El seguro dental no está disponible para individuos y familias. Es tradicionalmente una cobertura ofrecida por los empleadores a sus empleados que pagan las primas mensuales por cobertura fija. Este tipo de cobertura tiene inconvenientes: límite máximo de gastos, problemas deducibles o no reembolsables, y períodos de espera para cierto tipo de procedimientos dentales, limitaciones y cuidados o exclusiones de enfermedades. Este tipo de cobertura también implica la presentación de reclamos. El seguro dental tradicionalmente cubre los servicios dentales preventivos como la limpieza y los exámenes de rutina al 100% después de ajustar los deducibles (pueden variar de $ 20- $ 50 anuales por individuo). Sin embargo, la elección del dentista depende del individuo y la prima es de aproximadamente $ 30 por mes para las personas y $ 100 por mes para las familias.

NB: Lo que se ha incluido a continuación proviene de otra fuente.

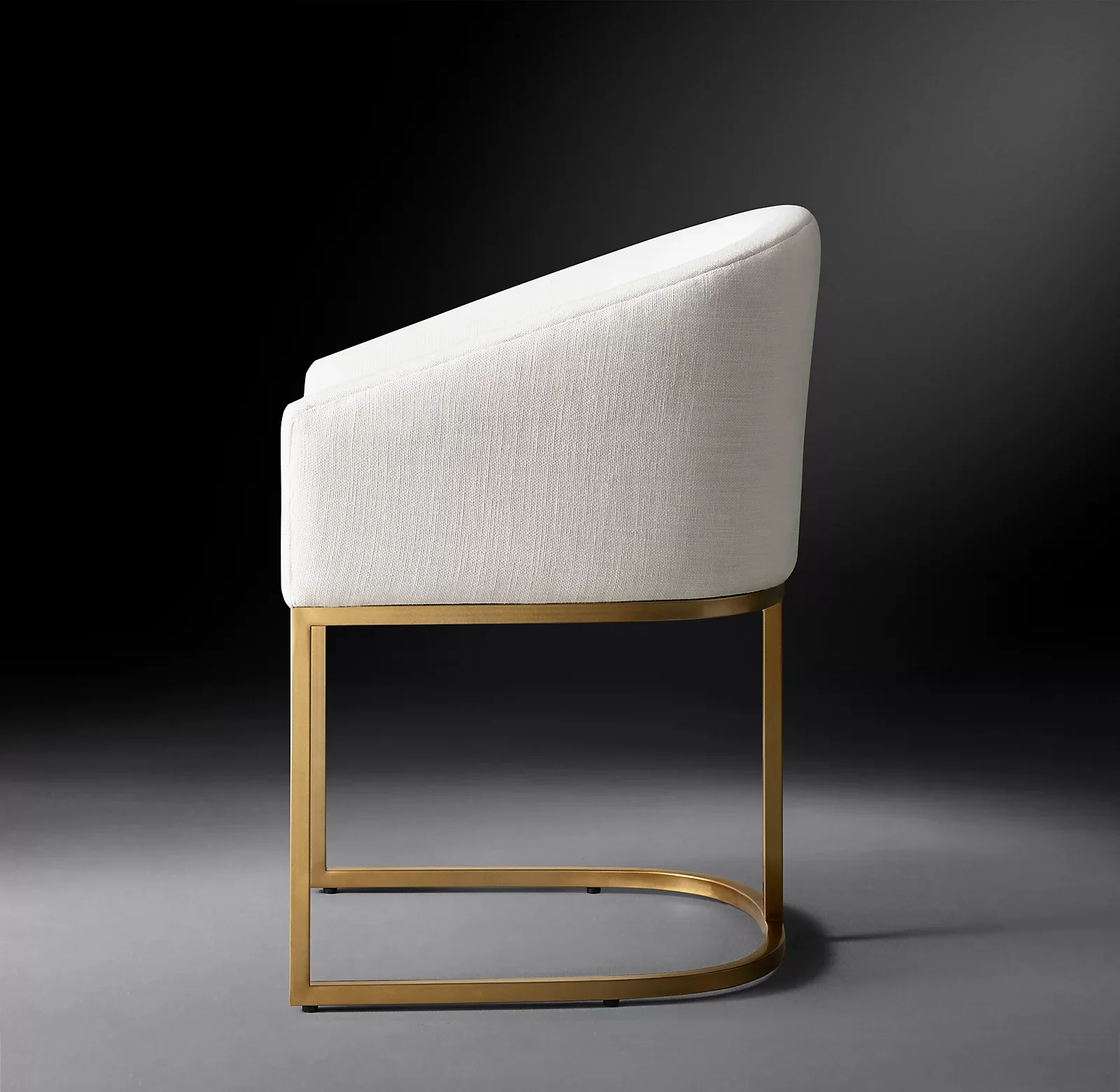 Sassanid Hot Sale Dinning Chair Dining Chairs American Dining Chair European Contemporary Minimal Style Brass Leg Armchair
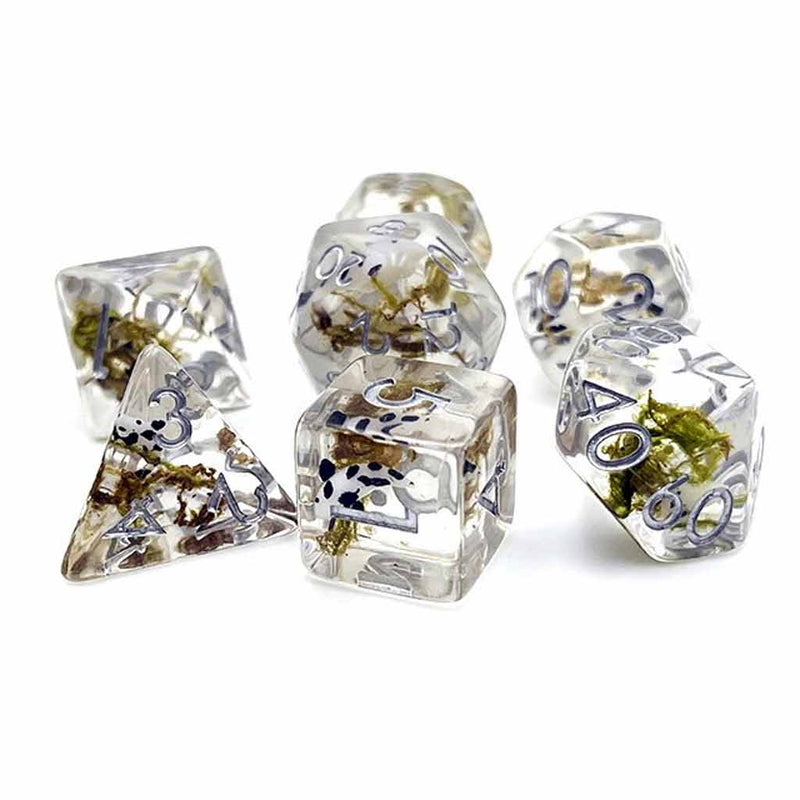 Shadowfell Koi - 7 Piece Polyhedral Dice Set + Dice Bag - Bea DnD Games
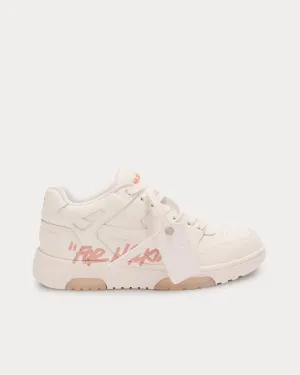 Out Of Office "For Walking" White / Pink Low Top Sneakers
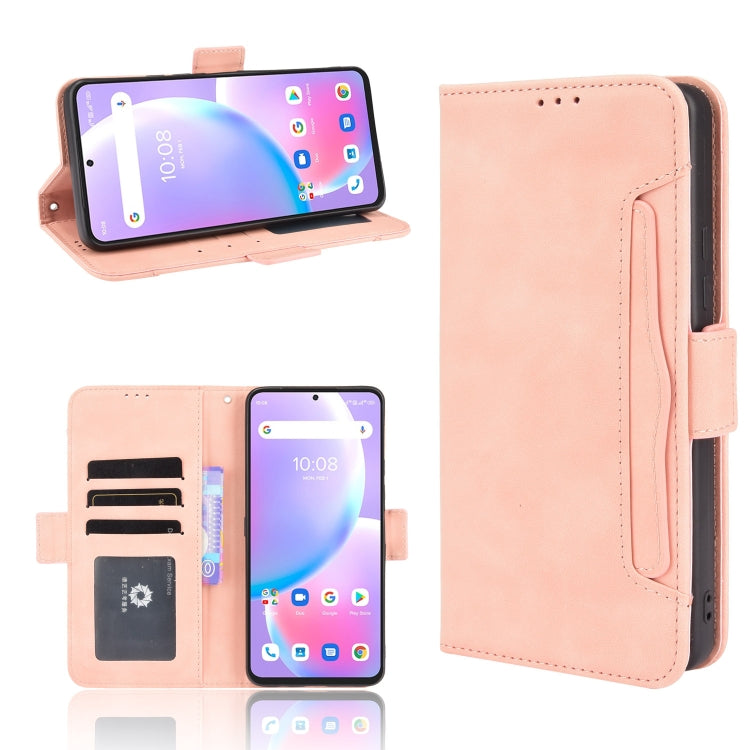 Custodia portafoglio in pelle con slot carte e supporto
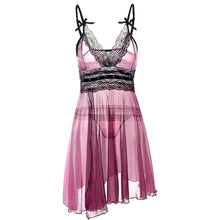 Load image into Gallery viewer, Sexy Sequined Lace Lingerie Sleepwear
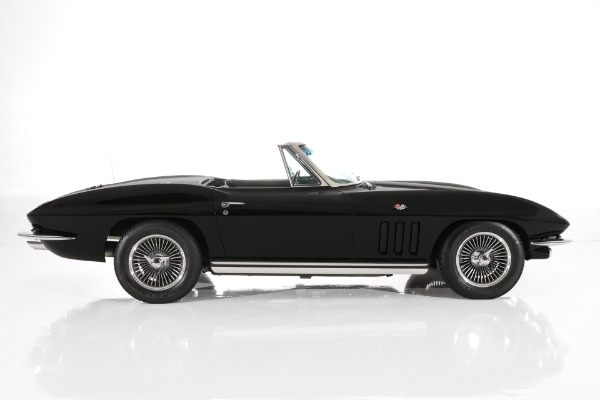 For Sale Used 1965 Chevrolet Corvette True Black Car 4-Speed PB AC | American Dream Machines Des Moines IA 50309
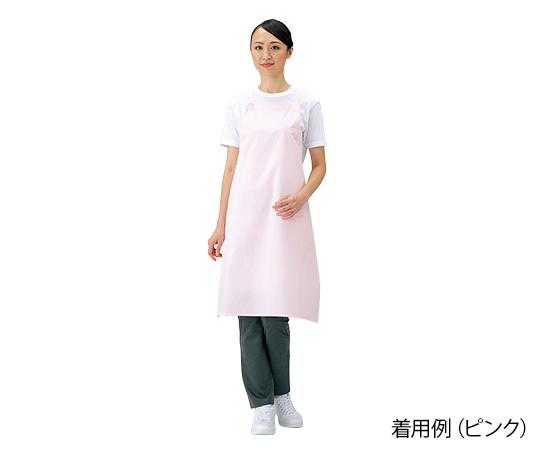 ウルトラドライエプロン たすき掛け ピンク E1004-4T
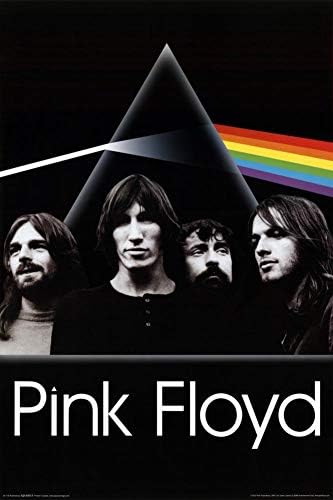 Picture Peddler Ламиниран Pink Floyd - Плакат на рок-група Dark Side of The Moon на Музикалната група 24 x 36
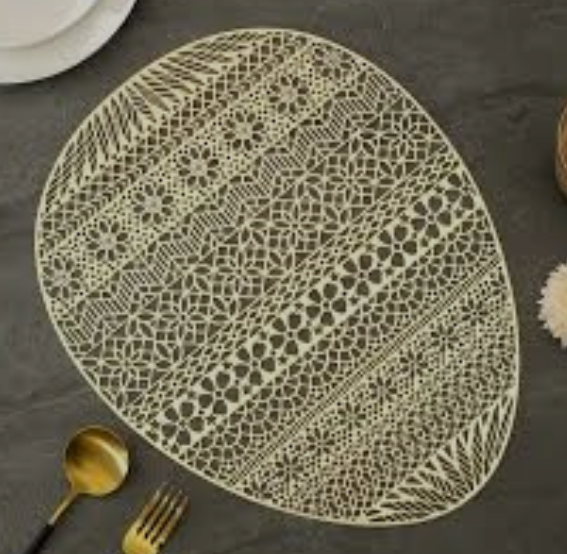 HH Egg 8 pcs Placemat JADE Lemon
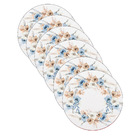 Kit Sousplat Boho Azul/ambar - 6 Peças - Sem Base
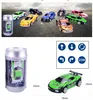 Creative Coke Can Mini Car RC CARS Kolekcja Radia Radia Maszyny samochodów na odległe zabawki dla chłopców Prezent GC1108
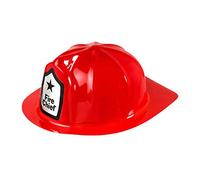 Size PVC Fireman Red PVC Fireman Helmet Hat for Fancy Dress Costumes Outfits Accessory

Los planes dentales de descuento por otro lado ofrecen beneficios dentales para todos y están diseñados para dar acceso a las redes de dentistas a precios reducidos. También se les conoce como planes dentales de tarifa reducida o planes dentales asequibles. Son fáciles de unir y no involucran ningún papeleo. Los planes dentales de descuento generalmente son programas de membresía que brindan cobertura anualmente con una tarifa de membresía mensual. Los consumidores obtienen descuentos asegurados en servicios dentales como exámenes, limpiezas de rutina, extracciones, tratamientos de conducto, rellenos, prótesis dentales y aparatos ortopédicos. Ahorran al consumidor un 10-60% de descuento en la tarifa estándar de visitar a un proveedor o dentista participante de la red.
El seguro dental tradicional y los planes dentales con descuento también pueden combinarse en ciertas situaciones para maximizar el ahorro.